He stared at the expanse on the map that was the ocean around the three isles. Beneath it lay the drowned lands of his birth and his first life.

“If Tol Fuin is what remains of the Mountains of Terror south of Dorthonion,” said the warrior, “Then Gondolin should be…here.” His finger traced a line east of Tol Fuin on the map.

Círdan shook his head. “’Tis not so simple, _mellon-iaur,”_ said the ancient bearded one. “When the war destroyed Beleriand, it did not merely sink ’neath the waves. The very foundations of the earth shifted as Angband and Thangorodrim were swallowed into the depths. There were high places brought low, and other lower-lying lands lifted up. Thus is it that Tol Morwen breaks the surface of the sea, whereas the Crissaegrim lies beneath the waves. Nor might they lie where they once were. The sea beds shifted with the drowning of Elenna and the bending of the world.”

“So… this isle that is sung of… does it exist? Or is it just a figment of a bard’s imagination?”

Surely, if anyone knew, it would be the ancient Shipwright.

But to his dismay, Círdan slowly shook his head. “Our ships sail not there, _mellon-iaur._ I have heard no more than what the songs say, just as you have. I am sorry, _”_

The Shipwright’s great ocean-worthy white ships were built for one journey: into the West. His people’s fishing vessels seldom ventured far beyond the Gulf of Lune, while his merchant ships plied routes to Gondor in the south, and no further north than Forlond.

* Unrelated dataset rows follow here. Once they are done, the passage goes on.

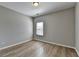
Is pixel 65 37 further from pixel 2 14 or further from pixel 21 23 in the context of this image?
pixel 2 14

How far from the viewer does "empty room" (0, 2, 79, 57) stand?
2.84m

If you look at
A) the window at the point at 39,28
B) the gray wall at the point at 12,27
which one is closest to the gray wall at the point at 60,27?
the window at the point at 39,28

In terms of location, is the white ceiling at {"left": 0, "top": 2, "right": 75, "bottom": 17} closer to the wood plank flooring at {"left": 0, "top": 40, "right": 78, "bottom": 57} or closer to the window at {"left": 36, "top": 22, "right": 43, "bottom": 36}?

“So… all I can do is to go there chasing the whispers of a legend and a song.” Glorfindel gazed pensively at the spot on the map where the Echoriad had once been.

“There is a ship of _edain_ merchants leaving for Forlond in three days. You could take passage with them, and pay for it by offering your services as a warrior—protection against pirates.”

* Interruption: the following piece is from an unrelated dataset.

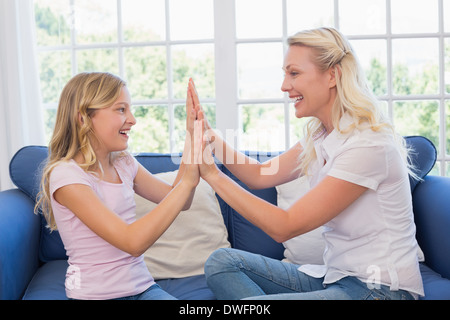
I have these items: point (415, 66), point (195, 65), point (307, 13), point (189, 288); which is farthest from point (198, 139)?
point (195, 65)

The golden head turned towards Círdan, the blue eyes suddenly sharp and alert. “Pirates?”

The mariner’s ancient sea-grey eyes twinkled.

And the greatest elven warrior in Ennor grinned in anticipation.

 

After a fond and touching farewell between horse and rider, Glorfindel left Asfaloth to wander free in the green, open meadows around the Tower Hills overlooking the gulf—until the day he would return.

Then he made his way back to Mithlond harbour, boarded a thirty- _rangar_ vessel with fifteen _edain_ –crewmen and merchants—and set sail for the northern coast of Ennor.

And indeed there were pirates on the voyage. Glorfindel slew none, but disarmed and bound them, took their ship, and upon their docking at Forlond marched them to the constabulary for incarceration.  

At Forlond, he haunted the wharves and the taverns, and struck up conversation with many. Someone, surely, had heard of an island with the grave of an elven warrior. And yes, the legend was known. But none knew if the island were real, nor knew of rumour where it might lie. And curiously they eyed his height and his golden hair and his sword, and wished him well in finding it.

So then he sought a ship willing to take him into the islands. And thus began a five-year-long odyssey from island to island.

There were long interruptions from storms, particularly in the winter.

At many places, a fruitless seeking of clues, and a long wait for a ship for the next leg of his journey.

On Tol Morwen, he saw the graves of the Hapless, but none again knew aught of his own.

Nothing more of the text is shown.